Introduction
The challenging behaviors I am currently experiencing in my practice comprise those displayed by people suffering from severe intellectual disability and Alzheimer’s disease. Persons with intellectual disability find it difficult to learn and manage the skills of everyday living. Intellectual disability can be classified as severe or profound when one has an IQ ranging from 20 to 35 (Matson, 2007: 1). People with profound intellectual disability are able to recognize people they are familiar with as well as maintain relationships with significant people in their lives. They tend to have speech problems; hence, they rely mostly on facial expressions, gestures as well as body language to express their needs and feelings. Persons with severe intellectual disability need assistance with their personal care and communication. They also need help in accessing community facilities as well as participating in various community activities (Roy, A., Roy, M. & Clarke, 2006: 107).
Alzheimer’s disease is a condition that gradually damages one’s memory as well as the ability to think. Alzheimer’s disease is irreversible, and it eventually destroys a person’s ability to do basic tasks. It is what commonly causes dementia among geriatrics. Alzheimer’s disease starts damaging the brain ten to twenty years before noticing any signs and symptoms; though what initiates the process is still unknown. The early stage of Alzheimer’s disease is characterized by memory problems (Green, 2005: 17). There are people with memory problems who suffer from Mild Cognitive Impairment (MCI). People with this condition tend to experience more memory problems than usual compared to their peers. However, the symptoms of MCI are not particularly severe compared to Alzheimer’s disease. Nonetheless, most people with MCI proceed to develop Alzheimer’s disease compared to people who do not suffer from MCI. As Alzheimer’s disease advances, there is continued loss of memory as well as deterioration of other cognitive abilities. Some common signs include inability to handle money and pay bills, changes in personality as well as taking a longer period to complete one’s usual tasks (Hales, Yudofsky & Gabbard, 2008: 112). A person also tends to get lost and takes a long time to understand a question; hence repeating them. Most people are diagnosed with Alzheimer’s disease during this stage (Green, 2005: 17).
Case study
One of the cases that I am currently dealing is of a 45 year old man. He was recently diagnosed with profound intellectual disability as well as Alzheimer’s disease in its early stages. There are several signs and symptoms displayed by this patient that evidently depict early stage Alzheimer’s disease and severe intellectual disability. The patient has a scar on his stomach that he picks until it bleeds. He does this mostly when bored. The patient does not seem to be aware of the harm that he is inflicts, upon him. In numerous instances, he appears to have remarkably little comprehension of hazardous exposure. Sometimes, the patient would attempt to assault or assault people around him (First & Tasman, 2010:17).

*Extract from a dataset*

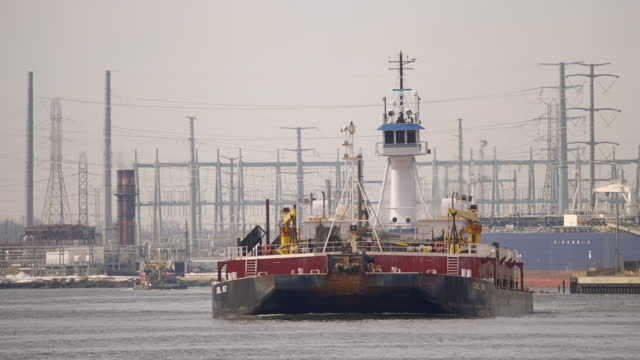 very tall tugboat pushing a barge in in an industrial setting - trade union stock videos & royalty-free footage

Patients of Alzheimer’s disease are normally paranoid and delusional. When this overcomes a patient, they tend to display impulsive behavior; hence, the patient’s attempt to assault people around him. As memory loss progress in Alzheimer’s patients, they become confused and start experiencing challenges in identifying friends and family. This is one of the sign displayed by the patient in this case (First & Tasman, 2010: 18). At certain times, he will suddenly jump from his seat and look afraid and extremely confused. There are also certain times when this patient suddenly jumps from his seat then runs from one part of the house to another. When this normally happens, the patient seems to have little recognition of those around him as well as where he is.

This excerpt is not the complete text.